All of lore.kernel.org
 help / color / mirror / Atom feed
* [net-next  1/1] tipc: avoid unnecessary copying of bundled messages
@ 2018-02-14 12:50 Jon Maloy
  2018-02-14 13:42 ` Eric Dumazet
  2018-02-14 20:27 ` David Miller
  0 siblings, 2 replies; 5+ messages in thread
From: Jon Maloy @ 2018-02-14 12:50 UTC (permalink / raw)
  To: davem, netdev
  Cc: mohan.krishna.ghanta.krishnamurthy, tung.q.nguyen, hoang.h.le,
	jon.maloy, canh.d.luu, ying.xue, tipc-discussion

A received sk buffer may contain dozens of smaller 'bundled' messages
which after extraction go each in their own direction.

Unfortunately, when we extract those messages using skb_clone() each
of the extracted buffers inherit the truesize value of the original
buffer. Apart from causing massive overaccounting of the base buffer's
memory, this often causes tipc_msg_validate() to come to the false
conclusion that the ratio truesize/datasize > 4, and perform an
unnecessary copying of the extracted buffer.

We now fix this problem by explicitly correcting the truesize value of
the buffer clones to be the truesize of the clone itself. This change
eliminates both the overaccounting and the unnecessary buffer copying.

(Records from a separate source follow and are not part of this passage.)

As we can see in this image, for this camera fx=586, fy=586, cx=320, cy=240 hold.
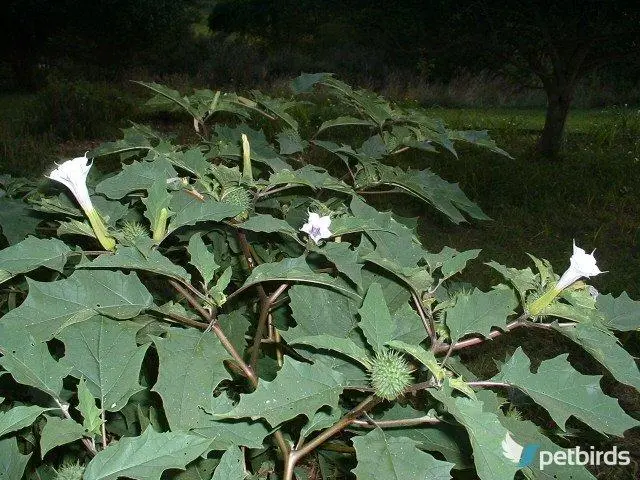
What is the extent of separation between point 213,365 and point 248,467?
20.3 inches

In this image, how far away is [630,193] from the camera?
15.1 ft

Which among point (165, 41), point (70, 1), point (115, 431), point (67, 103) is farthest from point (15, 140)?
point (165, 41)

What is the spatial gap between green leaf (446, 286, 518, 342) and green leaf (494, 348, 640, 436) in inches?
2.5

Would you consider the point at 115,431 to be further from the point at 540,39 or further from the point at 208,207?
the point at 540,39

Reported-by: Hoang Le <hoang.h.le@dektek.com.au>
Acked-by: Ying Xue <ying.xue@windriver.com>
Signed-off-by: Jon Maloy <jon.maloy@ericsson.com>
---
 net/tipc/msg.c | 3 +++
 1 file changed, 3 insertions(+)

diff --git a/net/tipc/msg.c b/net/tipc/msg.c
index 4e1c6f6..a368fa8 100644
--- a/net/tipc/msg.c
+++ b/net/tipc/msg.c
@@ -434,6 +434,9 @@ bool tipc_msg_extract(struct sk_buff *skb, struct sk_buff **iskb, int *pos)
 	skb_pull(*iskb, offset);
 	imsz = msg_size(buf_msg(*iskb));
 	skb_trim(*iskb, imsz);
+
+	/* Scale extracted buffer's truesize to avoid double accounting */
+	(*iskb)->truesize = SKB_TRUESIZE(imsz);
 	if (unlikely(!tipc_msg_validate(iskb)))
 		goto none;
 	*pos += align(imsz);
-- 
2.1.4

^ permalink raw reply related	[flat|nested] 5+ messages in thread

* Re: [net-next  1/1] tipc: avoid unnecessary copying of bundled messages
  2018-02-14 12:50 [net-next 1/1] tipc: avoid unnecessary copying of bundled messages Jon Maloy
@ 2018-02-14 13:42 ` Eric Dumazet
  2018-02-14 20:27 ` David Miller
  1 sibling, 0 replies; 5+ messages in thread
From: Eric Dumazet @ 2018-02-14 13:42 UTC (permalink / raw)
  To: Jon Maloy, davem, netdev
  Cc: mohan.krishna.ghanta.krishnamurthy, tung.q.nguyen, hoang.h.le,
	canh.d.luu, ying.xue, tipc-discussion

On Wed, 2018-02-14 at 13:50 +0100, Jon Maloy wrote:
> A received sk buffer may contain dozens of smaller 'bundled' messages
> which after extraction go each in their own direction.
> 
> Unfortunately, when we extract those messages using skb_clone() each
> of the extracted buffers inherit the truesize value of the original
> buffer. Apart from causing massive overaccounting of the base buffer's
> memory, this often causes tipc_msg_validate() to come to the false
> conclusion that the ratio truesize/datasize > 4, and perform an
> unnecessary copying of the extracted buffer.
> 
> We now fix this problem by explicitly correcting the truesize value of
> the buffer clones to be the truesize of the clone itself. This change
> eliminates both the overaccounting and the unnecessary buffer copying.
> 
> Reported-by: Hoang Le <hoang.h.le@dektek.com.au>
> Acked-by: Ying Xue <ying.xue@windriver.com>
> Signed-off-by: Jon Maloy <jon.maloy@ericsson.com>
> ---
>  net/tipc/msg.c | 3 +++
>  1 file changed, 3 insertions(+)
> 
> diff --git a/net/tipc/msg.c b/net/tipc/msg.c
> index 4e1c6f6..a368fa8 100644
> --- a/net/tipc/msg.c
> +++ b/net/tipc/msg.c
> @@ -434,6 +434,9 @@ bool tipc_msg_extract(struct sk_buff *skb, struct sk_buff **iskb, int *pos)
>  	skb_pull(*iskb, offset);
>  	imsz = msg_size(buf_msg(*iskb));
>  	skb_trim(*iskb, imsz);
> +
> +	/* Scale extracted buffer's truesize to avoid double accounting */
> +	(*iskb)->truesize = SKB_TRUESIZE(imsz);

How do you guarantee that under accounting wont happen here ?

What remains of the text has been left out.